(Some records)
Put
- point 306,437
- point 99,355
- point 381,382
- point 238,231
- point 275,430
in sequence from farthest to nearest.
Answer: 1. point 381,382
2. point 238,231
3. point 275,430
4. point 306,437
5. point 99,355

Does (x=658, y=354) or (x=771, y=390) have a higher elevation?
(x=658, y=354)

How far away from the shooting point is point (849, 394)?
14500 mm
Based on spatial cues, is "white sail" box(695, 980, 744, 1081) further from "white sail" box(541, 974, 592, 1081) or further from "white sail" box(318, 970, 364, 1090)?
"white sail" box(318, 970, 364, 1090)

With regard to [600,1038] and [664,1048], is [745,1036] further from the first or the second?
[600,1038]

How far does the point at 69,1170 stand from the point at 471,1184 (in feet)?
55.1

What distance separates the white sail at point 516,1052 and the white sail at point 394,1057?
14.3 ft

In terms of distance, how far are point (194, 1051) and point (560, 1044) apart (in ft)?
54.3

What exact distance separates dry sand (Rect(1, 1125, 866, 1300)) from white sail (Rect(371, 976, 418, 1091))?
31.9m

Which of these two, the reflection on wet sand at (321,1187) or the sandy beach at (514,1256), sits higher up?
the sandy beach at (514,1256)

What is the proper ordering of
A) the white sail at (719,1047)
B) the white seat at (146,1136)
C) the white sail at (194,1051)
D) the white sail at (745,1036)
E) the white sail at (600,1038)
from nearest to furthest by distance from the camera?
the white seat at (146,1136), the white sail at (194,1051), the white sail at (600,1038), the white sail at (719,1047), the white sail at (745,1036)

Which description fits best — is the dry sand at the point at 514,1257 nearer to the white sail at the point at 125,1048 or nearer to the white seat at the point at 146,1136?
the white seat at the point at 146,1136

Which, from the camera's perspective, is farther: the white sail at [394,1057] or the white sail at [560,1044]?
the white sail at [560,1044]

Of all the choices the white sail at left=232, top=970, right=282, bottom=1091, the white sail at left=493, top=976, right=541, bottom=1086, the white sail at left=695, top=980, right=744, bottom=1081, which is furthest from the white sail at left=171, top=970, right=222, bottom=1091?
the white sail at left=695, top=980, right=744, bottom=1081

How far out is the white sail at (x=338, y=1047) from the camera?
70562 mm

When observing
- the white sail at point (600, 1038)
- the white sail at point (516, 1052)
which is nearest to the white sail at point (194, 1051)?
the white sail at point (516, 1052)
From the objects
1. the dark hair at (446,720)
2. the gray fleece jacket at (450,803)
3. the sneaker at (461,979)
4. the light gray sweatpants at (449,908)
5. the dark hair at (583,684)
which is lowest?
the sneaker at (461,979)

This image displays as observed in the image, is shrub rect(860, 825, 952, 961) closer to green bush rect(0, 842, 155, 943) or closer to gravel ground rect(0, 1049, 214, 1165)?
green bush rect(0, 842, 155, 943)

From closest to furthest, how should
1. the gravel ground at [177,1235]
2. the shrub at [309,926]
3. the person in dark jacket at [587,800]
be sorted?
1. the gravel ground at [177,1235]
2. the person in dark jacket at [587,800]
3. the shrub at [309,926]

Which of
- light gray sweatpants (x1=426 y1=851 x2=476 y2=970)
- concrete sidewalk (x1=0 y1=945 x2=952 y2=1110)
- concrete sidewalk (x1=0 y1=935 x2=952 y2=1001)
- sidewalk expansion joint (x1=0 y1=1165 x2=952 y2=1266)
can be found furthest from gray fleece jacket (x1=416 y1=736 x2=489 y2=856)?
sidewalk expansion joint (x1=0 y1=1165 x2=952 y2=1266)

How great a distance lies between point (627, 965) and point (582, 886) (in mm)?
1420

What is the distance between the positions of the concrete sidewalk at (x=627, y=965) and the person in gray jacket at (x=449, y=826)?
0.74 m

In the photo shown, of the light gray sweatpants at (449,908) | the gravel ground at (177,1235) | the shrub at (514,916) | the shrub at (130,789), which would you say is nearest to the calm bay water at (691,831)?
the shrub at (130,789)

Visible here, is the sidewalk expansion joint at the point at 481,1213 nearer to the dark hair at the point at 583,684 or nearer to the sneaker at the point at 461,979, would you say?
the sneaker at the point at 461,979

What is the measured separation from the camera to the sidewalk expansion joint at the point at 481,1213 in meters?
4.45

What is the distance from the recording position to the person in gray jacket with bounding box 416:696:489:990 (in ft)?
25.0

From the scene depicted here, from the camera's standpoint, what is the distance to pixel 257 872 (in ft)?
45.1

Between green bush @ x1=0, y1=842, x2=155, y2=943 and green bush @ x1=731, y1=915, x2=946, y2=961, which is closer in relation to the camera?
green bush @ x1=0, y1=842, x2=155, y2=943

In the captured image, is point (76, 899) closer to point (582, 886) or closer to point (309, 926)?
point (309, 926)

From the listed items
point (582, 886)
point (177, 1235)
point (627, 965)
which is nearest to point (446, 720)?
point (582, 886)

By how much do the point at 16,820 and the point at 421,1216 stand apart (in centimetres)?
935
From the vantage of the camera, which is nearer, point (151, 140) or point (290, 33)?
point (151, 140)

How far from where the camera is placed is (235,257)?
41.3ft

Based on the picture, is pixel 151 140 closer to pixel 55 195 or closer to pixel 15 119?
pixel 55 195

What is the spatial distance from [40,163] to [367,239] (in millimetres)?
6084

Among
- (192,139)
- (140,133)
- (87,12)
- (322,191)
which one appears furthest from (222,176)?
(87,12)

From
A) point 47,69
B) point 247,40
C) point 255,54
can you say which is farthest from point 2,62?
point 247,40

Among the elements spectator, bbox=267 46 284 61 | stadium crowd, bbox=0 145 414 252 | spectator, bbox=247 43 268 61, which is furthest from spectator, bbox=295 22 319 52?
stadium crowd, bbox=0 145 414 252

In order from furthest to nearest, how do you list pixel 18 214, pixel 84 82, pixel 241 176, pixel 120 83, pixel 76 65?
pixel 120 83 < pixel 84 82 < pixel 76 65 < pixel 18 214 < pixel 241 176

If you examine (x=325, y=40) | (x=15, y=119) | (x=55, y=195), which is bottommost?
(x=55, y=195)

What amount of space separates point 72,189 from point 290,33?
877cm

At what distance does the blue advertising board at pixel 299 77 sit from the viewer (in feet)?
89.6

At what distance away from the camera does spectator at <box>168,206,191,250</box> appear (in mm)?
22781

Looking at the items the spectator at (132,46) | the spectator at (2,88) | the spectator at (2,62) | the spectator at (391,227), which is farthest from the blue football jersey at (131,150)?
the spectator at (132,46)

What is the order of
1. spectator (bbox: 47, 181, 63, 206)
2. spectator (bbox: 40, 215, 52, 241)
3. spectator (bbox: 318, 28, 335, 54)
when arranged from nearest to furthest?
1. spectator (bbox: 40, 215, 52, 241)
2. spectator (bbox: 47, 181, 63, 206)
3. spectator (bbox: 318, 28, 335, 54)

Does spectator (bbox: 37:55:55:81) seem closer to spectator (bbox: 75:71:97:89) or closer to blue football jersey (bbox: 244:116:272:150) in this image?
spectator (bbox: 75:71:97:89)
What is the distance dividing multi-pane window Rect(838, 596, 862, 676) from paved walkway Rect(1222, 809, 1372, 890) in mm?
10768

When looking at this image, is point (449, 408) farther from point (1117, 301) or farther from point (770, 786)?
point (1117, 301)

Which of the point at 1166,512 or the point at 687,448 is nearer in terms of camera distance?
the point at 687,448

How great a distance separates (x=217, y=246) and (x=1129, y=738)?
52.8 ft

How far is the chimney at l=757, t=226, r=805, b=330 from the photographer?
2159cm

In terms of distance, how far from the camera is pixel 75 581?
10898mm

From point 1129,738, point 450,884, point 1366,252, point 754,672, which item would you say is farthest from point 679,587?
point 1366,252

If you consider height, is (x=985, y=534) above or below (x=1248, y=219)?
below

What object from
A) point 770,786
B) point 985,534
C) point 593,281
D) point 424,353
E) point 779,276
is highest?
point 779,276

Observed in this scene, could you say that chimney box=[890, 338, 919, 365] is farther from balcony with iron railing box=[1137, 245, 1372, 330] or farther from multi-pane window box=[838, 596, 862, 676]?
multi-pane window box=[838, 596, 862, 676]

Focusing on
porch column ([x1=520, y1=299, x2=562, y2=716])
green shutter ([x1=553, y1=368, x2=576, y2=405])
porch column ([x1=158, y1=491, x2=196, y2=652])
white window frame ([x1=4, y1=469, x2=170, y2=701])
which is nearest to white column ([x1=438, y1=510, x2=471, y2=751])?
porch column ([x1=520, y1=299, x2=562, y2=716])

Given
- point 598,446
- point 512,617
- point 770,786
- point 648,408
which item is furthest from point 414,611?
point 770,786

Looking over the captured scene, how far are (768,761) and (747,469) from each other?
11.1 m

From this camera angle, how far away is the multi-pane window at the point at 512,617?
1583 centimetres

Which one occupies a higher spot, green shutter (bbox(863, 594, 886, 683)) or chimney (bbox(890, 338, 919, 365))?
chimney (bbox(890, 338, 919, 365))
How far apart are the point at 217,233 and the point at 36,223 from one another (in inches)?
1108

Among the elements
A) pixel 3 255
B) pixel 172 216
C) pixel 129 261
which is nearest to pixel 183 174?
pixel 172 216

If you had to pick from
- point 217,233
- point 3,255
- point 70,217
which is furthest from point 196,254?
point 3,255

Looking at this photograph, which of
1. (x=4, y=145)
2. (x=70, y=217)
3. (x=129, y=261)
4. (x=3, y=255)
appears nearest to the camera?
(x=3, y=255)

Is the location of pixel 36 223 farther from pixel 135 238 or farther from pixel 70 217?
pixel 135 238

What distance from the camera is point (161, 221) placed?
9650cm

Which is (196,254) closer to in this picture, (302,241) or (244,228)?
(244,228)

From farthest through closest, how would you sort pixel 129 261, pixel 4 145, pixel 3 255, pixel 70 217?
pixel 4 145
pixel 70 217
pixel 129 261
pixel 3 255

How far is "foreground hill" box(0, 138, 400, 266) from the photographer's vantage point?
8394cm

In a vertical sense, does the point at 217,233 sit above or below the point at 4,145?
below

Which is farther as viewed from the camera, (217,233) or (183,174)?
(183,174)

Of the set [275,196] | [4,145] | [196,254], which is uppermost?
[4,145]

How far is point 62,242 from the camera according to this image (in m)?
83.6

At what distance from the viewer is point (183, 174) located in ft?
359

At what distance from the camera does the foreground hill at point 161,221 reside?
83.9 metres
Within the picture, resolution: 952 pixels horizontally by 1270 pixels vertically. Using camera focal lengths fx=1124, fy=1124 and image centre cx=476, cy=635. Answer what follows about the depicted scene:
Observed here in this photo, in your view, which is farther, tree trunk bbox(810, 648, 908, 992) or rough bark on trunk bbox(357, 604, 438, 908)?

■ **Your goal**
Copy out exactly the lines from the line with "Which is farther as" to the end of the listing, including both of those lines, and give nothing else.

■ **Answer in full**
Which is farther as viewed from the camera, (217,233) or (183,174)?
(183,174)

Of the set [275,196] | [4,145] | [196,254], which is uppermost?
[4,145]

How far is point 62,242 from the camera according to this image (in m)?
83.6

At what distance from the viewer is point (183, 174) located in ft?
359

At what distance from the camera does the foreground hill at point 161,221 reside?
83.9 metres
Within the picture, resolution: 952 pixels horizontally by 1270 pixels vertically. Using camera focal lengths fx=1124, fy=1124 and image centre cx=476, cy=635. Answer what follows about the depicted scene:
Observed here in this photo, in your view, which is farther, tree trunk bbox(810, 648, 908, 992) or rough bark on trunk bbox(357, 604, 438, 908)?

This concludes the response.